- _Excerpted passage_:
=-=-=-=-=

On of the neat things about CGAs is that they can have interesting behavior with diversity. It is possible for some sections of the structure (lets consider a grid, as that will be interesting later on in this post) to converge to different solutions then other areas. This means that in the center of some collection of cells (holding individuals) there will be very little change, as mutations will be weed out (mostly) and crossover will not affect equal individuals. On the other hand, at the edges between to converged groups, selection will cause one group to dominate other other, or a stable edge may appear. Crossover across this edge will cross the traits that make each group highly fit, and may produce very very fit individuals. This is the coolest thing about this technique. This may also occur in an Island Genetic Algorithm, incidentally.
The other thing I want to introduce before getting into the point of this post is the solution space. This really is a space, as for any two points (encoding of solutions) a distance measure may be taken. If the encoding is simple bit vectors, then the distance is the hamming distance (the number of bits that differ between the individuals). This distance does not necessarily correspond to the difference between their fitnesses. This gives another dimension to the solution space, which we may imagine as a landscape where the solutions are x, y coordinates and the z value is the fitness of those points. The landscape may be very complex.
Another measure we can make is the "diversity" of the individual. We can take the pair-wise hamming distance between the individual and the individuals "near" to it. In a multi-set population an individual is "near" all individuals in the population's topology. In a CGA this is not the case, and diversity is measured only by the individuals in cells of a certain distance away in the topology (lets say distance 1, so a cell in a grid has 8 neighbors).
The idea of this post is that we can equate the diversity measure of the individuals and an individual's fitness. This means that we are almost certain to have many different groups converging to different bit vectors. Then we can imagine the grid of fitness values of the individuals, which will tell us not their genetic material but just how much they differ from their neighbors. This is were the visualization comes in.
If we assign some range of colors to the values from 0 to the maximum diversity measure (neighbors*individual length), probably with blue or white around 0 and red around the highest diversity. Then we could make images out of the population's fitness values throughout the run of the CGA and see the interaction at the edges of the groups. Probably the groups will quickly form and one group will take over the others, but really I don't know what would happen. I do know it would look really neat.

=-=-=-=-=

- _What you need to do_:
Answer from the post on CGA diversity:
1. When solutions are encoded as simple bit vectors, what distance measure is used between two of them?
2. Measuring diversity at distance 1 in a grid, how many neighbors does a cell have?
3. Which color does the post suggest for the highest diversity values?

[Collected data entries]
=-=-=-=-=

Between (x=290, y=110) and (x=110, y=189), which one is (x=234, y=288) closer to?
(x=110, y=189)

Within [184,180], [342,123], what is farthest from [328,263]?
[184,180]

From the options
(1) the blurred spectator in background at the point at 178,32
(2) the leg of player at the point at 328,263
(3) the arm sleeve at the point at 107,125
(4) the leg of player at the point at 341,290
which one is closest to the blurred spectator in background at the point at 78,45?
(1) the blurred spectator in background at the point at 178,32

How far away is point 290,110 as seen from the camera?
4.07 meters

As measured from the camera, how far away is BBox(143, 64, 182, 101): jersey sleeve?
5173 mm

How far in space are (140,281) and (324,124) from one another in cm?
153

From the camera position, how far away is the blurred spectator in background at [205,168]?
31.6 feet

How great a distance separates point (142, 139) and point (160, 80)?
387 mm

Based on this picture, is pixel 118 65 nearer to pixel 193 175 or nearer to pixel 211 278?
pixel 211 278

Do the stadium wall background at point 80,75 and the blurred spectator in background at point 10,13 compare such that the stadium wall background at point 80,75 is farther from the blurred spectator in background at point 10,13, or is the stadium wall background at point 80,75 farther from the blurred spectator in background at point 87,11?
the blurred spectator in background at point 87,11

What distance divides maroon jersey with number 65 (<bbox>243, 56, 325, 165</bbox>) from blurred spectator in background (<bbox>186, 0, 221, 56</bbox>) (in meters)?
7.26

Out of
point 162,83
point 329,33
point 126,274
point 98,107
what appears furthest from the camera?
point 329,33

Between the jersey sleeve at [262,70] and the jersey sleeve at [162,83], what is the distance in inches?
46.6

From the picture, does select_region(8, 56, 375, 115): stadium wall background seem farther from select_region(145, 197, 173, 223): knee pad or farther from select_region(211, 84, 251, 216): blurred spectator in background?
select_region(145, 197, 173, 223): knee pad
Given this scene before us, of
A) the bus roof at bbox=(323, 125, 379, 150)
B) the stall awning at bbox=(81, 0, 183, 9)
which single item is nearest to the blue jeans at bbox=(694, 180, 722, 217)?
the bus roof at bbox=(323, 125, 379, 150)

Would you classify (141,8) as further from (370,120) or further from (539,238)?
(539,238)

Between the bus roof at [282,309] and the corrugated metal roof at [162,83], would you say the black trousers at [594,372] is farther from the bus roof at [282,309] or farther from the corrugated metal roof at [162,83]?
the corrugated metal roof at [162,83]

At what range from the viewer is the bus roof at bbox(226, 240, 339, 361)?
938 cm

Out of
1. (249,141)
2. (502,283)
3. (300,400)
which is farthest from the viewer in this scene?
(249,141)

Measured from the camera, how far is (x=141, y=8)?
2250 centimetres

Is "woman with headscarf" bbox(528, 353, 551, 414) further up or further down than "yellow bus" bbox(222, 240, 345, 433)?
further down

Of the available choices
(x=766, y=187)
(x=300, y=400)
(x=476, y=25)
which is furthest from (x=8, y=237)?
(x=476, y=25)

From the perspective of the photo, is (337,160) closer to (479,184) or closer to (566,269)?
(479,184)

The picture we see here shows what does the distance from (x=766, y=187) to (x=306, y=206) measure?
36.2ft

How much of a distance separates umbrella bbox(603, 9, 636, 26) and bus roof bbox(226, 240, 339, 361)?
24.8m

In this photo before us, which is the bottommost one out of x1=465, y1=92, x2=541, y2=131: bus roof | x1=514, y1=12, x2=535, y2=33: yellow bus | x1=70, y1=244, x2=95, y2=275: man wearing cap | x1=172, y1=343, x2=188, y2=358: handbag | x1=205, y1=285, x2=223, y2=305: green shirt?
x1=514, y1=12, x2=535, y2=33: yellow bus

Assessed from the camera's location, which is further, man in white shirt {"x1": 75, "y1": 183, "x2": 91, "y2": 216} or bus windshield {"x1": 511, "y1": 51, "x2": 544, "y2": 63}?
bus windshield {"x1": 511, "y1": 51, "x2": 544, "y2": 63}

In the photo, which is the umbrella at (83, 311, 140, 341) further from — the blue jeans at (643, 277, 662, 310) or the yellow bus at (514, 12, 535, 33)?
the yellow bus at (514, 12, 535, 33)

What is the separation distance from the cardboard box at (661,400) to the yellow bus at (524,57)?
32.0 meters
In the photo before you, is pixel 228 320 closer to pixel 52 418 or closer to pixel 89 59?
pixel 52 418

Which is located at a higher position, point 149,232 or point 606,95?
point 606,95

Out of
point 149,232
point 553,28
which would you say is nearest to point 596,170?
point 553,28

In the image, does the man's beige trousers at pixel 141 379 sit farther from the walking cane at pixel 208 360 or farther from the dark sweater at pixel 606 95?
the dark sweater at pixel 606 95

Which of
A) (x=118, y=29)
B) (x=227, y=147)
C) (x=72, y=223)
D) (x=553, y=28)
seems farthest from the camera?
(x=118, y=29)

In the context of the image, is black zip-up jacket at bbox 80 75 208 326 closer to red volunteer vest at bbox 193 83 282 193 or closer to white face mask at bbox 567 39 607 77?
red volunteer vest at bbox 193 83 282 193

=-=-=-=-=

- _Solved exercise_:
1. The hamming distance, which is the number of bits that differ between the individuals.
2. 8.
3. Red.